The REST API

A task-oriented tour of the runtime's built-in HTTP endpoints — metadata, topology, state and progress, health, control, license, metrics, and debug.

The :runtime module starts a small HTTP server alongside your topology. It serves operational endpoints — metadata, topology views, live state and progress, health probes, control actions, license state, Prometheus metrics, and freeze diagnostics. Everything below is what an operator reaches for from a shell, a dashboard, or a Kubernetes probe.

Enabling the server

The HTTP server is configured under runtime.http. It's enabled by default; metrics live under runtime.metrics:

runtime:
  http:
    enabled: true
    port: 8080          # default
    host: 0.0.0.0       # default — all interfaces
    debug:
      enabled: true     # default — /debug/* endpoints
  metrics:
    enabled: true

A quick liveness check from the shell:

curl -s localhost:8080/health/ready
Several endpoints expose internals or customer-identifying data — /license (license ID, customer name, machine counts), /config, /info, the /topology/* views, and /debug/*. Expose only /health/live and /health/ready through internet-facing ingress; keep the rest on the in-cluster Service. See Kubernetes and Probes.

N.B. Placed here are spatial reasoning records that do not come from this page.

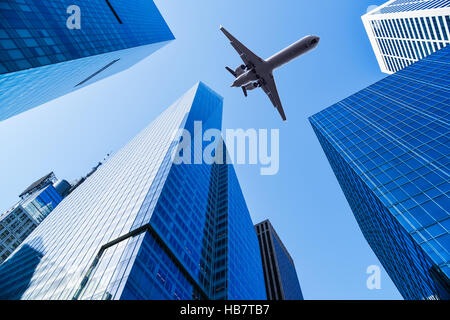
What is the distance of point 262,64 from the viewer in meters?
39.4

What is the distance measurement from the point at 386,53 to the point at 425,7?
132 ft

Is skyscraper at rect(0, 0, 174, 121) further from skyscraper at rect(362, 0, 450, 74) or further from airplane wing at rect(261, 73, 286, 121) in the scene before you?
skyscraper at rect(362, 0, 450, 74)

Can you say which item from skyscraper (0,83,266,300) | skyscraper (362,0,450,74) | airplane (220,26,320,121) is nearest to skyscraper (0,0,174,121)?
skyscraper (0,83,266,300)

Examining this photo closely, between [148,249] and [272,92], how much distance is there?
3123 centimetres

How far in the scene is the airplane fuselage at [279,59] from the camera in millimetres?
35000

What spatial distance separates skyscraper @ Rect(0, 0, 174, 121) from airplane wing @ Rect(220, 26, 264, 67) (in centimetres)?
2884

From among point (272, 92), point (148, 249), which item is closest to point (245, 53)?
point (272, 92)

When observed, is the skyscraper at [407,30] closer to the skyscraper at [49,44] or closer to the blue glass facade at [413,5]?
the blue glass facade at [413,5]

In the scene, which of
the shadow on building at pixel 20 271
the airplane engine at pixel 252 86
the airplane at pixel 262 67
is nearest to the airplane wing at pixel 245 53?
the airplane at pixel 262 67

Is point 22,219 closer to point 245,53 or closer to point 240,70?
point 240,70

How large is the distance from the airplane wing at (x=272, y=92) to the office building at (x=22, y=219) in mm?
104091

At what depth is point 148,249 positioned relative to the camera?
34344 mm

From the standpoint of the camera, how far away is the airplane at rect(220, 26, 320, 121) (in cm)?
3646
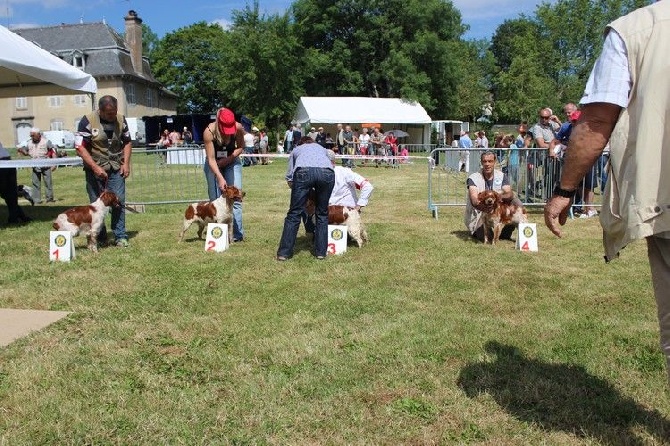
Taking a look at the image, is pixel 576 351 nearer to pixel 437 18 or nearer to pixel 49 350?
pixel 49 350

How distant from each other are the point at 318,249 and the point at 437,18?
135 ft

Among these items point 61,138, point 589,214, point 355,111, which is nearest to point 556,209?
point 589,214

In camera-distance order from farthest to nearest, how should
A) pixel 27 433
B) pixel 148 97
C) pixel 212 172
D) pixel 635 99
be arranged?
pixel 148 97 → pixel 212 172 → pixel 27 433 → pixel 635 99

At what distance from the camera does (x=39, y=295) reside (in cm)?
508

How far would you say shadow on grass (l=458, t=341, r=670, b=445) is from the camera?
2752 mm

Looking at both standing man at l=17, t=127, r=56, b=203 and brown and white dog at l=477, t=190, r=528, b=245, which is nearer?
brown and white dog at l=477, t=190, r=528, b=245

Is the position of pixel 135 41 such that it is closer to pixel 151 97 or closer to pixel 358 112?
pixel 151 97

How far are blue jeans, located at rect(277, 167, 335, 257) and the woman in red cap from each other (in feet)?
3.83

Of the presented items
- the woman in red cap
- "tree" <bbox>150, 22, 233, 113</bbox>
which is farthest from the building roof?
the woman in red cap

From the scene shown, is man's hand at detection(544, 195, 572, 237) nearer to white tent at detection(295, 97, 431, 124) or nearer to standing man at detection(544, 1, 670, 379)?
standing man at detection(544, 1, 670, 379)

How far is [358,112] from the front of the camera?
118 feet

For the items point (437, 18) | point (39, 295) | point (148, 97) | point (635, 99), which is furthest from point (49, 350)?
point (148, 97)

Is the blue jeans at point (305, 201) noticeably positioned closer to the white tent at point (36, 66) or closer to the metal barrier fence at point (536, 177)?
the metal barrier fence at point (536, 177)

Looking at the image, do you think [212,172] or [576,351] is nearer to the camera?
[576,351]
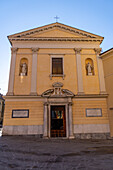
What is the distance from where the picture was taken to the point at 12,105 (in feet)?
37.3

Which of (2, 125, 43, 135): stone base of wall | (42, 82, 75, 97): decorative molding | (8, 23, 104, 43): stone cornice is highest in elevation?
(8, 23, 104, 43): stone cornice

All read endpoints are GET. Calling one with the wrong method returns 405. Before the engine has finished starting, endpoints that depend on it return 503 with a short JSON error.

Metadata

Use these to confirm what's deployed and how it's configured.

EndpointMethodPurpose
/infoGETApplication ID, JVM and Kafka info, uptime, current state, and the list of registered endpoints.
/configGETThe merged effective configuration, with secrets masked.

/info is the fastest way to see what's running and which endpoints this build exposes — the endpoints array is generated from the actual handler registration:

curl -s localhost:8080/info

/config content-negotiates: it returns YAML by default (more readable), or JSON if you ask for it. Passwords, secrets, and tokens are masked in the output.

# YAML (default)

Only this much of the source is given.